▶ **Instructions**:
[1] Do each of the following statements agree with the text on the song "Non son degno di te"? Answer yes or no for each, quoting the deciding words of the text. (a) The song won the tenth edition of Canzonissima. (b) The single was released on the Columbia label. (c) The song is considered a follow-up of "Se non avessi più te".
[2] How would the text on the song "Non son degno di te" go on after its final sentence? Continue it.
--- START OF Passage provided ---
Single by Gianni Morandi

from the album Gianni 3
- B-side: "Per una notte no"
- Released: 1964
- Genre: Pop
- Length: 3:08
- Label: RCA Italiana
- Songwriters: Franco Migliacci; Bruno Zambrini;
- Producer: Franco Migliacci

Gianni Morandi singles chronology
| "In ginocchio da te" (1964) | "Non son degno di te" (1964) | "Se non avessi più te" (1965) |

Audio
- "Non son degno di te" on YouTube

= Non son degno di te =

"Non son degno di te" is a 1964 Italian song composed by Franco Migliacci (lyrics) Luis Bacalov and Bruno Zambrini (music) and performed by Gianni Morandi.

==Background==
The song is considered a follow-up of "In ginocchio da te", of which it reprises themes and musical structure. The song was launched from the victory at the 1964 Festival delle rose, and a few months later it won the tenth edition of Canzonissima.
--- END OF Passage provided ---
--- START OF Records shown ---
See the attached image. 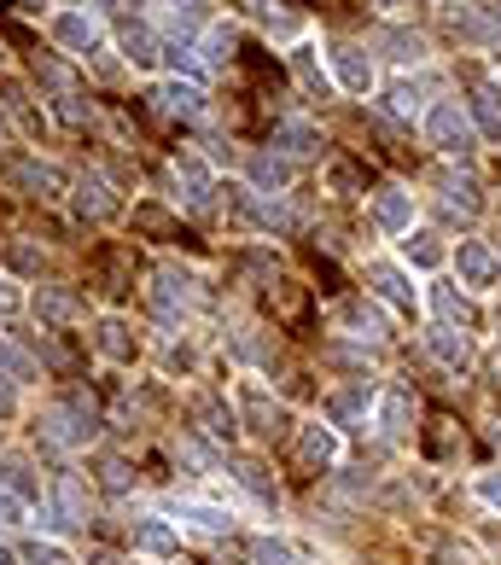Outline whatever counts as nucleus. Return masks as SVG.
Returning a JSON list of instances; mask_svg holds the SVG:
<instances>
[{"mask_svg": "<svg viewBox=\"0 0 501 565\" xmlns=\"http://www.w3.org/2000/svg\"><path fill=\"white\" fill-rule=\"evenodd\" d=\"M426 140L443 146V152H467L472 123H467V111H461V100H437L432 111H426Z\"/></svg>", "mask_w": 501, "mask_h": 565, "instance_id": "nucleus-1", "label": "nucleus"}, {"mask_svg": "<svg viewBox=\"0 0 501 565\" xmlns=\"http://www.w3.org/2000/svg\"><path fill=\"white\" fill-rule=\"evenodd\" d=\"M368 216L379 233H408L414 228V193H402V187H379L368 193Z\"/></svg>", "mask_w": 501, "mask_h": 565, "instance_id": "nucleus-2", "label": "nucleus"}, {"mask_svg": "<svg viewBox=\"0 0 501 565\" xmlns=\"http://www.w3.org/2000/svg\"><path fill=\"white\" fill-rule=\"evenodd\" d=\"M239 408H245V420H251V432L257 437H280L286 432V408L268 402V391H257V385H239Z\"/></svg>", "mask_w": 501, "mask_h": 565, "instance_id": "nucleus-3", "label": "nucleus"}, {"mask_svg": "<svg viewBox=\"0 0 501 565\" xmlns=\"http://www.w3.org/2000/svg\"><path fill=\"white\" fill-rule=\"evenodd\" d=\"M333 70H338V82H344L350 94H368L373 88V59L362 53V47H350V41L333 47Z\"/></svg>", "mask_w": 501, "mask_h": 565, "instance_id": "nucleus-4", "label": "nucleus"}, {"mask_svg": "<svg viewBox=\"0 0 501 565\" xmlns=\"http://www.w3.org/2000/svg\"><path fill=\"white\" fill-rule=\"evenodd\" d=\"M152 100H158V111H164V117H199V111H204V88H199V82H181V76H169V82L158 88V94H152Z\"/></svg>", "mask_w": 501, "mask_h": 565, "instance_id": "nucleus-5", "label": "nucleus"}, {"mask_svg": "<svg viewBox=\"0 0 501 565\" xmlns=\"http://www.w3.org/2000/svg\"><path fill=\"white\" fill-rule=\"evenodd\" d=\"M94 35H100V24H94L88 12H59V18H53V41L70 47V53H88V47H94Z\"/></svg>", "mask_w": 501, "mask_h": 565, "instance_id": "nucleus-6", "label": "nucleus"}, {"mask_svg": "<svg viewBox=\"0 0 501 565\" xmlns=\"http://www.w3.org/2000/svg\"><path fill=\"white\" fill-rule=\"evenodd\" d=\"M455 268H461V280H467V286H490V280H496V251H490V245H478V239H461Z\"/></svg>", "mask_w": 501, "mask_h": 565, "instance_id": "nucleus-7", "label": "nucleus"}, {"mask_svg": "<svg viewBox=\"0 0 501 565\" xmlns=\"http://www.w3.org/2000/svg\"><path fill=\"white\" fill-rule=\"evenodd\" d=\"M368 280H373V292H379L385 303H397V309H414V286H408V280H402L391 263H368Z\"/></svg>", "mask_w": 501, "mask_h": 565, "instance_id": "nucleus-8", "label": "nucleus"}, {"mask_svg": "<svg viewBox=\"0 0 501 565\" xmlns=\"http://www.w3.org/2000/svg\"><path fill=\"white\" fill-rule=\"evenodd\" d=\"M303 466H333L338 461V432L333 426H303Z\"/></svg>", "mask_w": 501, "mask_h": 565, "instance_id": "nucleus-9", "label": "nucleus"}, {"mask_svg": "<svg viewBox=\"0 0 501 565\" xmlns=\"http://www.w3.org/2000/svg\"><path fill=\"white\" fill-rule=\"evenodd\" d=\"M426 449H432L437 461H449V455H461V426H455L449 414H432V426H426Z\"/></svg>", "mask_w": 501, "mask_h": 565, "instance_id": "nucleus-10", "label": "nucleus"}, {"mask_svg": "<svg viewBox=\"0 0 501 565\" xmlns=\"http://www.w3.org/2000/svg\"><path fill=\"white\" fill-rule=\"evenodd\" d=\"M134 548L140 554H175V531H169L164 519H140L134 525Z\"/></svg>", "mask_w": 501, "mask_h": 565, "instance_id": "nucleus-11", "label": "nucleus"}, {"mask_svg": "<svg viewBox=\"0 0 501 565\" xmlns=\"http://www.w3.org/2000/svg\"><path fill=\"white\" fill-rule=\"evenodd\" d=\"M76 210H82V216H111L117 199H111V187H105V181H82V187H76Z\"/></svg>", "mask_w": 501, "mask_h": 565, "instance_id": "nucleus-12", "label": "nucleus"}, {"mask_svg": "<svg viewBox=\"0 0 501 565\" xmlns=\"http://www.w3.org/2000/svg\"><path fill=\"white\" fill-rule=\"evenodd\" d=\"M268 303H274V315H280V321H298V315H303V286H298V280H274Z\"/></svg>", "mask_w": 501, "mask_h": 565, "instance_id": "nucleus-13", "label": "nucleus"}, {"mask_svg": "<svg viewBox=\"0 0 501 565\" xmlns=\"http://www.w3.org/2000/svg\"><path fill=\"white\" fill-rule=\"evenodd\" d=\"M426 344H432V350L443 356V362L467 367V338L455 333V327H432V333H426Z\"/></svg>", "mask_w": 501, "mask_h": 565, "instance_id": "nucleus-14", "label": "nucleus"}, {"mask_svg": "<svg viewBox=\"0 0 501 565\" xmlns=\"http://www.w3.org/2000/svg\"><path fill=\"white\" fill-rule=\"evenodd\" d=\"M472 117L484 123V134H490V140H501V94L478 88V94H472Z\"/></svg>", "mask_w": 501, "mask_h": 565, "instance_id": "nucleus-15", "label": "nucleus"}, {"mask_svg": "<svg viewBox=\"0 0 501 565\" xmlns=\"http://www.w3.org/2000/svg\"><path fill=\"white\" fill-rule=\"evenodd\" d=\"M408 414H414V402L402 397V391H391V397L379 402V420H385V432H391V437L408 432Z\"/></svg>", "mask_w": 501, "mask_h": 565, "instance_id": "nucleus-16", "label": "nucleus"}, {"mask_svg": "<svg viewBox=\"0 0 501 565\" xmlns=\"http://www.w3.org/2000/svg\"><path fill=\"white\" fill-rule=\"evenodd\" d=\"M420 100H426V88H420V82H408V76H397V82H391V111H397V117H414V111H420Z\"/></svg>", "mask_w": 501, "mask_h": 565, "instance_id": "nucleus-17", "label": "nucleus"}, {"mask_svg": "<svg viewBox=\"0 0 501 565\" xmlns=\"http://www.w3.org/2000/svg\"><path fill=\"white\" fill-rule=\"evenodd\" d=\"M274 146L292 152V158H303V152H315V129H309V123H286V129L274 134Z\"/></svg>", "mask_w": 501, "mask_h": 565, "instance_id": "nucleus-18", "label": "nucleus"}, {"mask_svg": "<svg viewBox=\"0 0 501 565\" xmlns=\"http://www.w3.org/2000/svg\"><path fill=\"white\" fill-rule=\"evenodd\" d=\"M251 565H298V554L286 542H274V536H257L251 542Z\"/></svg>", "mask_w": 501, "mask_h": 565, "instance_id": "nucleus-19", "label": "nucleus"}, {"mask_svg": "<svg viewBox=\"0 0 501 565\" xmlns=\"http://www.w3.org/2000/svg\"><path fill=\"white\" fill-rule=\"evenodd\" d=\"M0 373L24 385V379H35V362L24 356V350H18V344H6V338H0Z\"/></svg>", "mask_w": 501, "mask_h": 565, "instance_id": "nucleus-20", "label": "nucleus"}, {"mask_svg": "<svg viewBox=\"0 0 501 565\" xmlns=\"http://www.w3.org/2000/svg\"><path fill=\"white\" fill-rule=\"evenodd\" d=\"M199 420H204V432H210V437H234V414H228L216 397L199 402Z\"/></svg>", "mask_w": 501, "mask_h": 565, "instance_id": "nucleus-21", "label": "nucleus"}, {"mask_svg": "<svg viewBox=\"0 0 501 565\" xmlns=\"http://www.w3.org/2000/svg\"><path fill=\"white\" fill-rule=\"evenodd\" d=\"M6 175H12V187H30V193L35 187H59V175H53L47 164H12Z\"/></svg>", "mask_w": 501, "mask_h": 565, "instance_id": "nucleus-22", "label": "nucleus"}, {"mask_svg": "<svg viewBox=\"0 0 501 565\" xmlns=\"http://www.w3.org/2000/svg\"><path fill=\"white\" fill-rule=\"evenodd\" d=\"M134 228H146V233L164 239V233H175V216H169L164 204H140V210H134Z\"/></svg>", "mask_w": 501, "mask_h": 565, "instance_id": "nucleus-23", "label": "nucleus"}, {"mask_svg": "<svg viewBox=\"0 0 501 565\" xmlns=\"http://www.w3.org/2000/svg\"><path fill=\"white\" fill-rule=\"evenodd\" d=\"M432 298H437V309H443V315H449V321H472V303L461 298V292H455V286H437Z\"/></svg>", "mask_w": 501, "mask_h": 565, "instance_id": "nucleus-24", "label": "nucleus"}, {"mask_svg": "<svg viewBox=\"0 0 501 565\" xmlns=\"http://www.w3.org/2000/svg\"><path fill=\"white\" fill-rule=\"evenodd\" d=\"M402 257H408V263H420V268H432L437 257H443V251L432 245V233H414V239L402 245Z\"/></svg>", "mask_w": 501, "mask_h": 565, "instance_id": "nucleus-25", "label": "nucleus"}, {"mask_svg": "<svg viewBox=\"0 0 501 565\" xmlns=\"http://www.w3.org/2000/svg\"><path fill=\"white\" fill-rule=\"evenodd\" d=\"M181 513H187V525H199V531H210V536L228 531V513H216V507H181Z\"/></svg>", "mask_w": 501, "mask_h": 565, "instance_id": "nucleus-26", "label": "nucleus"}, {"mask_svg": "<svg viewBox=\"0 0 501 565\" xmlns=\"http://www.w3.org/2000/svg\"><path fill=\"white\" fill-rule=\"evenodd\" d=\"M123 333H129L123 321H105V327H100V350H105V356H117V362L129 356V338H123Z\"/></svg>", "mask_w": 501, "mask_h": 565, "instance_id": "nucleus-27", "label": "nucleus"}, {"mask_svg": "<svg viewBox=\"0 0 501 565\" xmlns=\"http://www.w3.org/2000/svg\"><path fill=\"white\" fill-rule=\"evenodd\" d=\"M239 484H245V490H257L263 501H274V478H268V472H263L257 461H245V466H239Z\"/></svg>", "mask_w": 501, "mask_h": 565, "instance_id": "nucleus-28", "label": "nucleus"}, {"mask_svg": "<svg viewBox=\"0 0 501 565\" xmlns=\"http://www.w3.org/2000/svg\"><path fill=\"white\" fill-rule=\"evenodd\" d=\"M257 181H263V187H286V181H292V169L280 164V158H257Z\"/></svg>", "mask_w": 501, "mask_h": 565, "instance_id": "nucleus-29", "label": "nucleus"}, {"mask_svg": "<svg viewBox=\"0 0 501 565\" xmlns=\"http://www.w3.org/2000/svg\"><path fill=\"white\" fill-rule=\"evenodd\" d=\"M24 560H30V565H70L65 548H53V542H30V548H24Z\"/></svg>", "mask_w": 501, "mask_h": 565, "instance_id": "nucleus-30", "label": "nucleus"}, {"mask_svg": "<svg viewBox=\"0 0 501 565\" xmlns=\"http://www.w3.org/2000/svg\"><path fill=\"white\" fill-rule=\"evenodd\" d=\"M123 47H129V59H134V65H152V41H146L140 30H123Z\"/></svg>", "mask_w": 501, "mask_h": 565, "instance_id": "nucleus-31", "label": "nucleus"}, {"mask_svg": "<svg viewBox=\"0 0 501 565\" xmlns=\"http://www.w3.org/2000/svg\"><path fill=\"white\" fill-rule=\"evenodd\" d=\"M210 59H234V30H210Z\"/></svg>", "mask_w": 501, "mask_h": 565, "instance_id": "nucleus-32", "label": "nucleus"}, {"mask_svg": "<svg viewBox=\"0 0 501 565\" xmlns=\"http://www.w3.org/2000/svg\"><path fill=\"white\" fill-rule=\"evenodd\" d=\"M105 490H129V466L123 461H105Z\"/></svg>", "mask_w": 501, "mask_h": 565, "instance_id": "nucleus-33", "label": "nucleus"}, {"mask_svg": "<svg viewBox=\"0 0 501 565\" xmlns=\"http://www.w3.org/2000/svg\"><path fill=\"white\" fill-rule=\"evenodd\" d=\"M478 496L490 501V507H501V472H490V478H484V484H478Z\"/></svg>", "mask_w": 501, "mask_h": 565, "instance_id": "nucleus-34", "label": "nucleus"}, {"mask_svg": "<svg viewBox=\"0 0 501 565\" xmlns=\"http://www.w3.org/2000/svg\"><path fill=\"white\" fill-rule=\"evenodd\" d=\"M18 309V292H6V280H0V315H12Z\"/></svg>", "mask_w": 501, "mask_h": 565, "instance_id": "nucleus-35", "label": "nucleus"}, {"mask_svg": "<svg viewBox=\"0 0 501 565\" xmlns=\"http://www.w3.org/2000/svg\"><path fill=\"white\" fill-rule=\"evenodd\" d=\"M0 414H12V391H0Z\"/></svg>", "mask_w": 501, "mask_h": 565, "instance_id": "nucleus-36", "label": "nucleus"}, {"mask_svg": "<svg viewBox=\"0 0 501 565\" xmlns=\"http://www.w3.org/2000/svg\"><path fill=\"white\" fill-rule=\"evenodd\" d=\"M0 565H12V554H6V548H0Z\"/></svg>", "mask_w": 501, "mask_h": 565, "instance_id": "nucleus-37", "label": "nucleus"}]
</instances>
--- END OF Records shown ---
▶ **Outputs**:
[1]
(a) Yes: "a few months later it won the tenth edition of Canzonissima."
(b) No: "Label: RCA Italiana"
(c) No: "The song is considered a follow-up of "In ginocchio da te""

[2]
Dalida covered the song in French as "Tu n'as pas mérité", with lyrics by Pierre Saka. The song was also covered in Portuguese by Agnaldo Rayol as "Não Mereço Você".

The song was adapted into a musicarello film with the same title, directed by Ettore Maria Fizzarotti and starring the same Morandi and his future wife Laura Efrikian.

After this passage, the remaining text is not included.